The multivariate normal density function is given by

\[ f_{\mathbf{x}}\left(x_{1}, \ldots, x_{n}\right)=\frac{1}{\sqrt{(2 \pi)^{k}|\mathbf{\Sigma}|}} \exp \left(-\frac{1}{2}(\mathbf{x}-\boldsymbol{\mu})^{T} \boldsymbol{\Sigma}^{-1}(\mathbf{x}-\boldsymbol{\mu})\right) \]

where \(\Sigma\) is the covariance matrix and \(\mu\) is the mean vector.

• The marginal distribution of \(X_{i}\) is normal \(\left(\mu_{i}, \sigma_{i}^{2}\right)\).

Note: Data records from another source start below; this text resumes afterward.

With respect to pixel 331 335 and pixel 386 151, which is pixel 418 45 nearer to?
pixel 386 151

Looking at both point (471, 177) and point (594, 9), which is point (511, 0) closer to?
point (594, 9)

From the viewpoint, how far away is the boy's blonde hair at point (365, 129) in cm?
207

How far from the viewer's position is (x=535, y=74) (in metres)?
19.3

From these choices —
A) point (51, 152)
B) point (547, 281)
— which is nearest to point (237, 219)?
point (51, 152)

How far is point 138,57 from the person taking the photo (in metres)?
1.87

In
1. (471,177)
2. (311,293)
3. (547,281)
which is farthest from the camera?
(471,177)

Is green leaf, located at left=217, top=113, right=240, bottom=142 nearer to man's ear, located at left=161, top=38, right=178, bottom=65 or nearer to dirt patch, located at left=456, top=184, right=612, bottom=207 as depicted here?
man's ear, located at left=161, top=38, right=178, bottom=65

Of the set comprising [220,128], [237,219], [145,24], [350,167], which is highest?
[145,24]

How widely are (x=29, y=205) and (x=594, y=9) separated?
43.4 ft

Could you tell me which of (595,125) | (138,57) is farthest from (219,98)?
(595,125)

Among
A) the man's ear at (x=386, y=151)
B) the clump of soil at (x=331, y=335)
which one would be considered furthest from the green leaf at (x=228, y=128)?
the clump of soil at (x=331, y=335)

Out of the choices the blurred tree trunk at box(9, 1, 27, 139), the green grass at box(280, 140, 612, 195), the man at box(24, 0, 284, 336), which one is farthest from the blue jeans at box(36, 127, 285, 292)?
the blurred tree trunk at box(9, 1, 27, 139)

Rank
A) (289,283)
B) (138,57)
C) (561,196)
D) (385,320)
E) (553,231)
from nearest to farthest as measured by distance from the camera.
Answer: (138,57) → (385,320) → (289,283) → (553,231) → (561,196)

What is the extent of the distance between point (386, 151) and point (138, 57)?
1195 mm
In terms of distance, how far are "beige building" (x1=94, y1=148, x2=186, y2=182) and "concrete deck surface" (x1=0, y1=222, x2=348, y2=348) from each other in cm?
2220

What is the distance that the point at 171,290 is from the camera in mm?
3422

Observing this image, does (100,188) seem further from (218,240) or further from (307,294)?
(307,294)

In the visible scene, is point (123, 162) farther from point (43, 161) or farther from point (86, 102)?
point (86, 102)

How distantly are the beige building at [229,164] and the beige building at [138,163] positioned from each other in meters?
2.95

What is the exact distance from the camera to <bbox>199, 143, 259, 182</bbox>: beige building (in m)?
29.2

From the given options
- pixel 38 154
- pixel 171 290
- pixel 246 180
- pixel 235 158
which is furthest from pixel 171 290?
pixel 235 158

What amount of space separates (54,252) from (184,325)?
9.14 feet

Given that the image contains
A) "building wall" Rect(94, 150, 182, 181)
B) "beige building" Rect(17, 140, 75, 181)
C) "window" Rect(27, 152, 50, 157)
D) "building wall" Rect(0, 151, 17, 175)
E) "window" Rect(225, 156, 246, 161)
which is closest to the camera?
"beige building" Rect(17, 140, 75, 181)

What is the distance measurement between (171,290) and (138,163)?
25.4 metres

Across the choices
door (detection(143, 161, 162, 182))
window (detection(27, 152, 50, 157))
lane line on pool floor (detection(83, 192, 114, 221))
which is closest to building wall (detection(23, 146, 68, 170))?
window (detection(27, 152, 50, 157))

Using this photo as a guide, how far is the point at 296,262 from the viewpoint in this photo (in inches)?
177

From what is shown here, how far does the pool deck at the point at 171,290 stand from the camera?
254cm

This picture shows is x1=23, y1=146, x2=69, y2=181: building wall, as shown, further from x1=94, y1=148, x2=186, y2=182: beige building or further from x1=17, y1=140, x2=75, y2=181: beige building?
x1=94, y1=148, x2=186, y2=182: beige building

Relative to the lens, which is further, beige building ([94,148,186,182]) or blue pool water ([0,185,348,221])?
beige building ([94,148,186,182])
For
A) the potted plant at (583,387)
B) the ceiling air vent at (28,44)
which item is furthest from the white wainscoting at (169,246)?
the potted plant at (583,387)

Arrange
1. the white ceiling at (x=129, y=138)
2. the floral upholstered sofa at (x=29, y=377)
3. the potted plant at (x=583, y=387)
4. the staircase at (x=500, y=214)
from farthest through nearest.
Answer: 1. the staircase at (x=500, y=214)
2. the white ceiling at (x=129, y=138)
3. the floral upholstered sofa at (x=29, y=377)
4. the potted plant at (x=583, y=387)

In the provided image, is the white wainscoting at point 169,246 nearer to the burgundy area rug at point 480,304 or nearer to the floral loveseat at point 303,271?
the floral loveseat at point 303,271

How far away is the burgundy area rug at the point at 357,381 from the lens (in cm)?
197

• The conditional distribution of \(X_{i}\) given \(X_{j}\) for \(j \neq i\) is normal

• Any linear combination of \(X_1,\dots, X_n\), i.e., \(\sum_{i=1}^na_iX_i\) follows the normal distribution with mean \(\sum_{i=1}^na_i\mu_i\) and variance \(a^{t}\Sigma a\) where \(a=(a_1,\dots,a_n)\) and \(a^t\) is the transpose of the vector \(a\).

Example 43

Suppose three random variables \((X_1, X_2, X_3)\) follow a Multivariate normal distribution with the mean vector \(\mu=(1.2, 3.4, 0.4)\) and the covariance matrix \(\begin{pmatrix} 0.1& 0.2& -0.4\\ 0.2 & 1.3 & 1.8\\ -0.4 & 1.8 & 1.1\end{pmatrix}\).

a) What is the probability density function of \(X_1\)?
\(E(X_1) = 1.2\) and \(var(X_1)=0.1\). Thus, \(X_1\) follows \(Normal(1.2, 0.1)\).

b) Find \(E(X_2)\) and \(var(X_3)\)
\(E(X_2) = 3.4\) and \(var(X_3) = 1.1\)

c) Find \(E(2X_1-X_2-4X_3)\) and \(var(X_1+X_2+X_3)\)

\[\begin{split} \begin{equation} \begin{split} E(2X_1-X_2-4X_3) &= 2E(X_1)-E(X_2)-4E(X_3) \\ &=2*1.2-3.4-4*0.4 \\ &=-2.6 \end{split} \end{equation} \end{split}\]

\[\begin{split} \begin{equation} \begin{split} var(X_1+X_2+X_3) &= var(X_1)+var(X_2)+var(X_3)+2cov(X_1,X_2)+2cov(X_1,X_3)+2cov(X_2,X_3) \\ &=0.1+1.3+1.1+2*0.2+2*(-0.4)+2*1.8 \\ &=3.7 \end{split} \end{equation} \end{split}\]

d) Let \(Y = X_1+X_2+X_3\). Find the probability density function of \(Y\)
\(E(X_1+X_2+X_3)=1.2+3.4+0.4=5\) and \(var(X_1+X_2+X_3) = 3.7\). Thus, \(Y\) follows \(Normal(5, 3.7)\).